First up is the limited release Blasda, the only Ardbeg I’ve ever seen in a clear bottle and one that serves as a counterpoint to the rest of their range. Bottled at 40% ABV and possessing about half their typical peating level (8ppm), Blasda is light gold in color with creamy, melony, citrusy notes on the nose with a subtle smokiness in the wings. It’s soft and fizzy on the palate with a surprising amount of body. Lots of white fruit sweetness. Blasda would make a nice aperitif and really shows Ardbeg’s range.
We move on to the world-famous 10 Year, which is bottled at 46% ABV and aged in first- and second-fill ex-Bourbon barrels. In the glass it’s pale gold and oily with thick legs. The nose is huge and complicated with very sweet citrus, vanilla, and sweet cream notes balanced against peatsmoke, saltwater, smoked fish, and seaweed. It blooms on the palate to take over the whole mouth and sinuses, moving from sweet to smoky to peppery spiciness with coffee on the back of the tongue. The big, rich finish goes on forever, changing flavors and aromas the whole time.
I enter the dark place when Micky hands me the Uigeadail. Bottled at a cask-strength 54.2% ABV, the Uigedail is much darker, fittingly, because part of its makeup spent time in Sherry butts. The color is a deep gold on its way to amber with a thick oily body. It has an incredible, complex nose with a rich depth of spiciness reminiscent of Christmas (cloves, cardamom, cinnamon, etc.), cigar smoke, lemon zest, and subtle rum raisin sweetness. On the palate it puffs out like an angry cat or a cobra’s hood: Christmas cake sweetness followed by a blast of powerful pepperiness and peatsmoke, smoked dates, red fruits, and tobacco. Another finish that lasts for ages. Incredible balance of flavors and aromas.
The Corryvreckan is named after a massive whirlpool north of Jura, and it’s bottled at a cask-strength 57.1% ABV. I might get sucked in. Aged in new French oak and ex-Bourbon barrels, it’s another light gold dram with the same characteristic Ardbeg oiliness. Spicy and sweet on the nose with menthol, cloves, blackberries, and something earthy like dried seaweed. The palate is a rich build-up of oily leather, saltiness, smoke, and vanilla sugar. Intense flavor that tingles on the palate. Great mouthfeel and a marathon finish. The smoke amplifies rather than masks the other flavors.
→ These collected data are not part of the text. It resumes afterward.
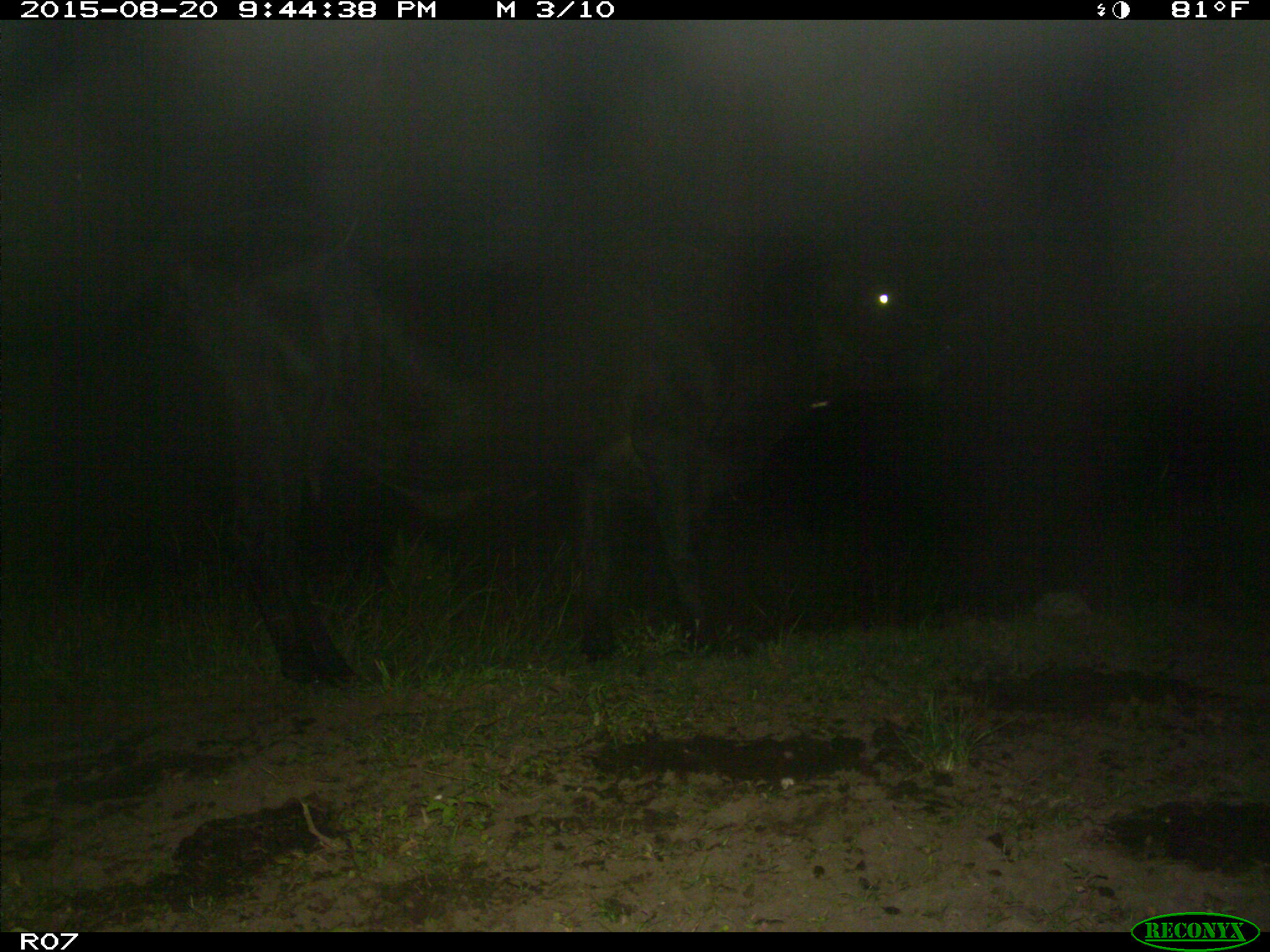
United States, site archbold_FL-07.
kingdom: Animalia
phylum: Chordata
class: Mammalia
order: Artiodactyla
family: Bovidae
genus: Bos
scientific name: Bos taurus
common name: domestic cow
Bos taurus (domestic cow).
Finally, the Alligator, Ardbeg’s latest limited edition release. 51.2% ABV and non chill-filtered like all of their whiskies, this whisky gets its name from the level 4 char (the “alligator” char) on the barrels used to age the whisky. This charring makes the wood look like alligator skin. It’s a rich, dark gold from the charring and the nose is all first-fill ex-Bourbon barrel. There’s creaminess with loads of spices, ginger, vanilla, and a touch of earthiness and tropical fruit. It’s buttery and rich, though again balanced with the smoke. The ginger and spices stand out on the palate, but there are a host of savory flavors like seaweed, smoke, wet stones, and soil, too. On the ridiculously long finish I find mint and pineapple and more vanilla.
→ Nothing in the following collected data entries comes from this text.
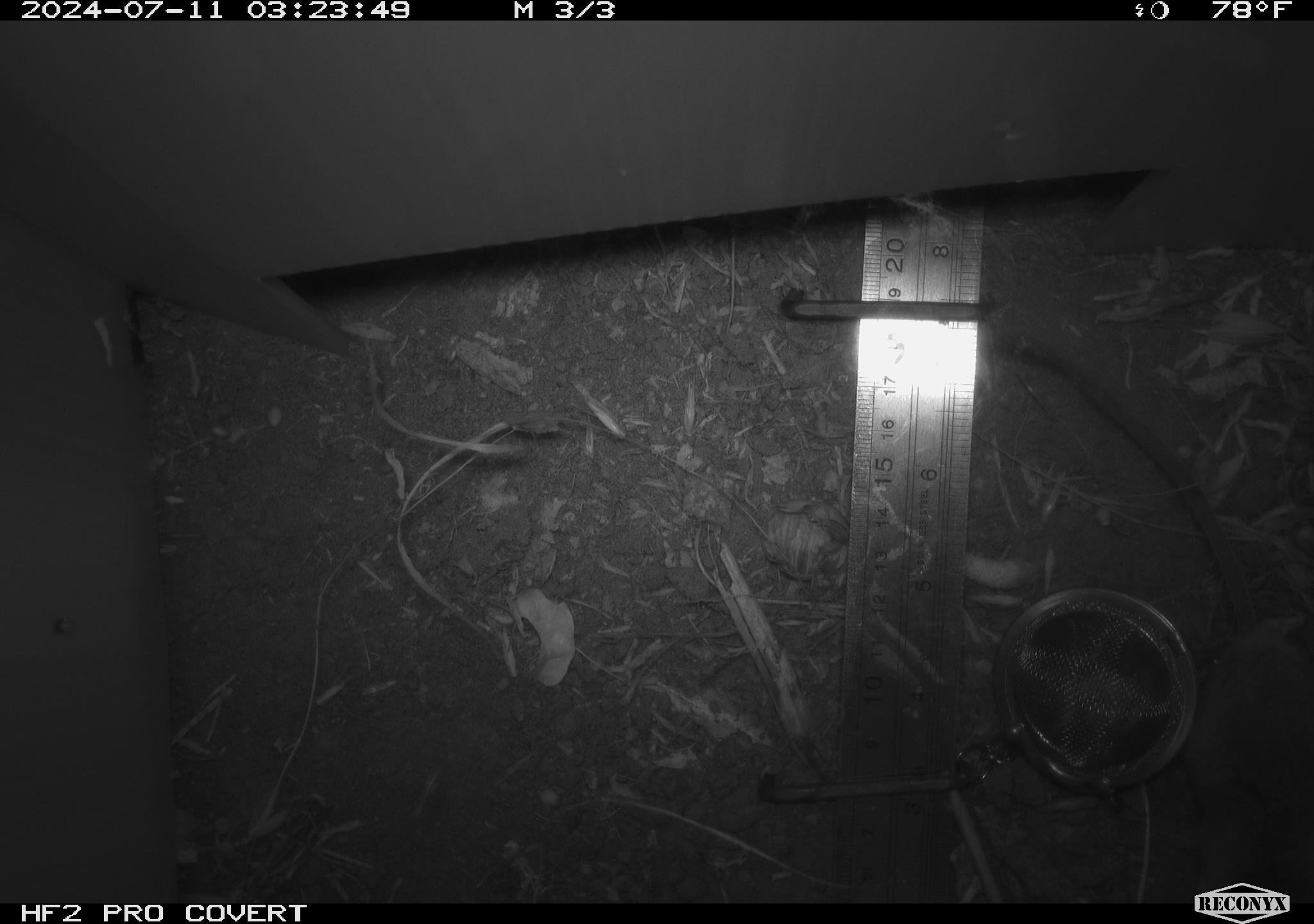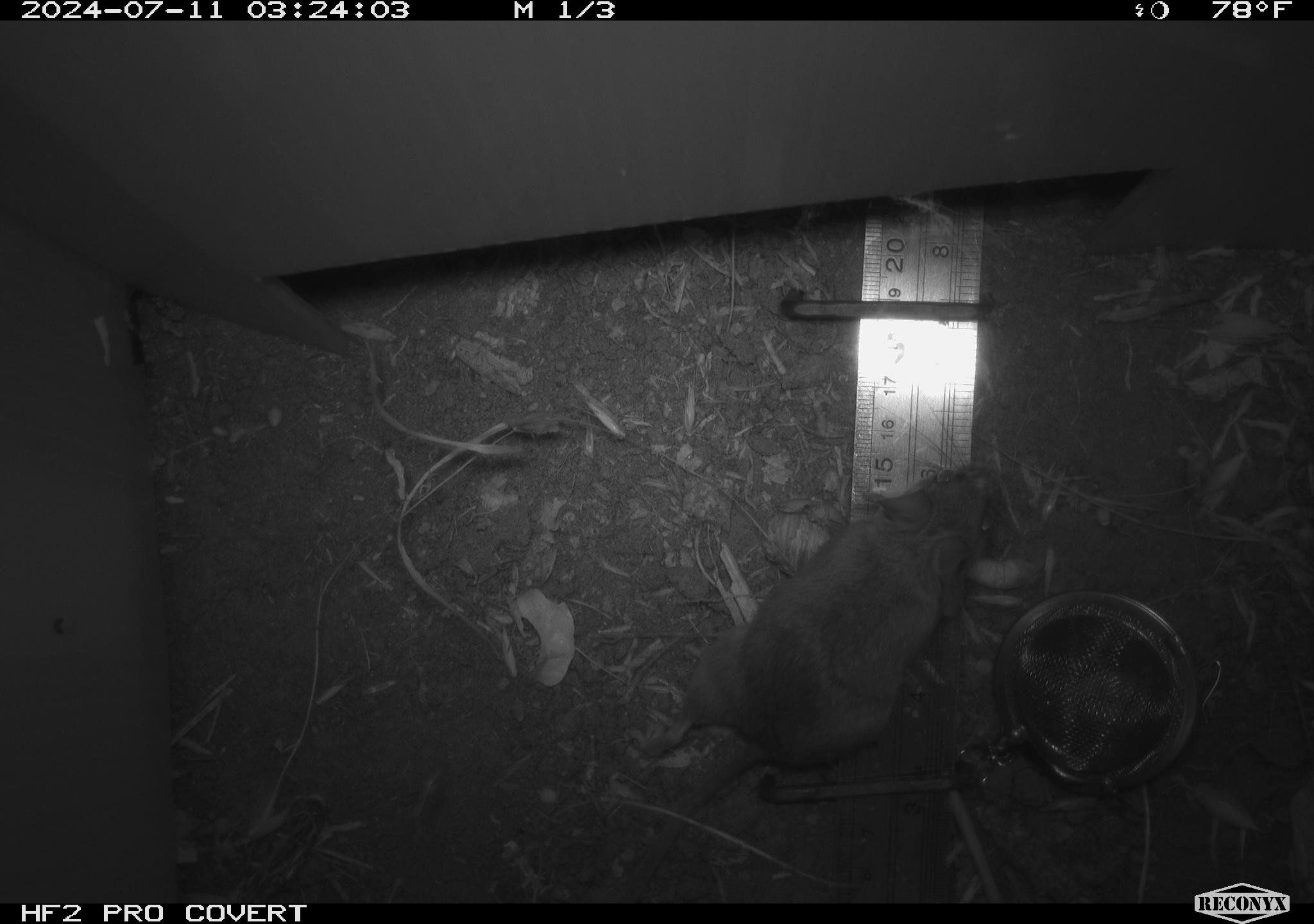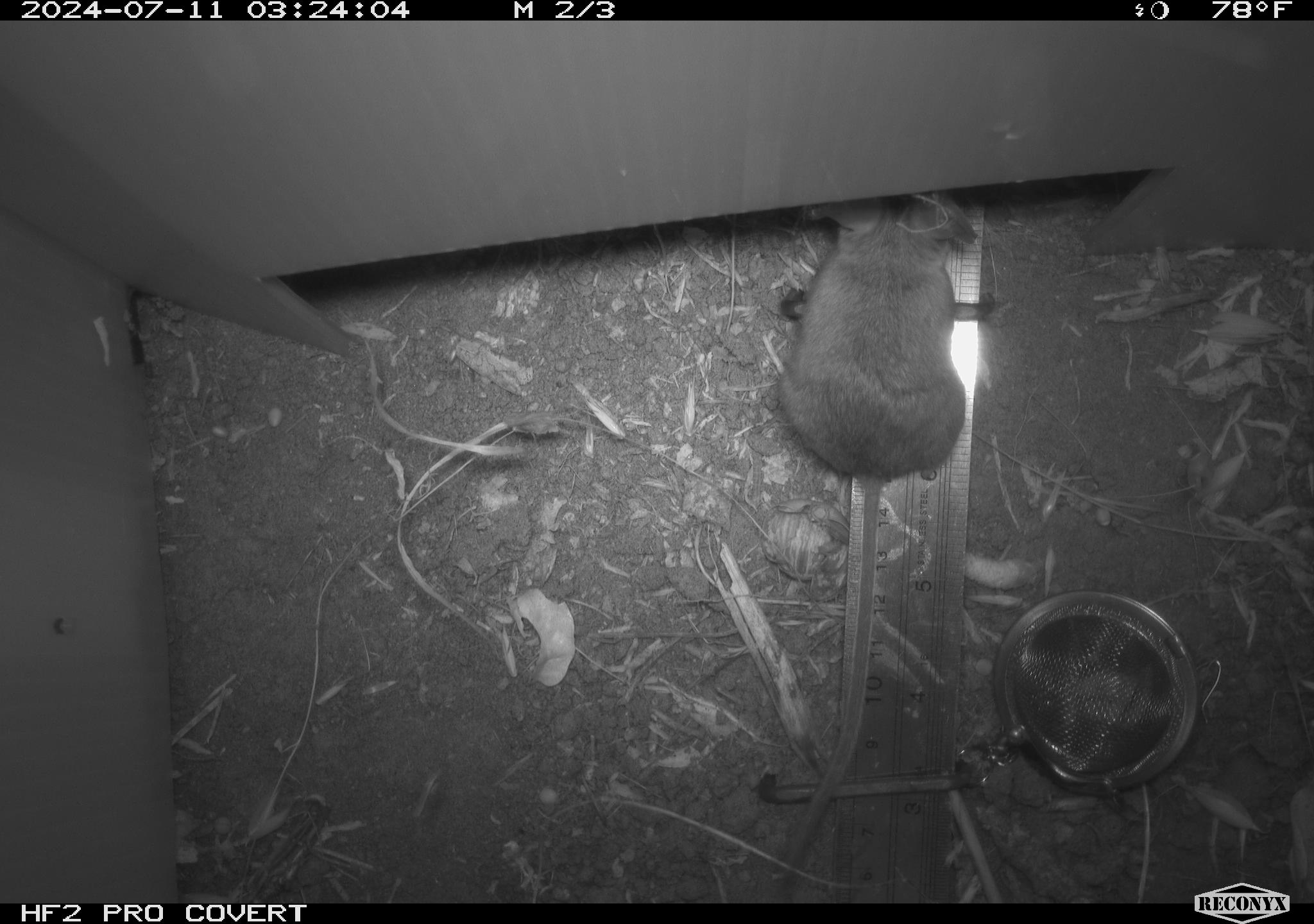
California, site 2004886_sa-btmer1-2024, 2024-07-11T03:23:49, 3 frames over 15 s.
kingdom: Animalia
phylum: Chordata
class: Mammalia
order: Rodentia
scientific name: Rodentia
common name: mouse species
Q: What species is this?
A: Mouse species (Rodentia).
I bask in the afterglow while eating at Ardbeg’s Old Kiln Café; it turns out they also make some of the best food on the island. I made several inappropriate sounds during the tasting, but it wasn’t the Ardbeg beast savaging me once more. No, I’d been given a kindly introduction and become fast friends with the beast instead. For Ardbeg is a beast, make no mistake, it’s just one you want to have at home on the shelf. That’s where my Uigeadail is.
Disclosure: I arranged the visit to Ardbeg; Micky provided the excellent tour and drams. All thoughts and opinions expressed here are my own.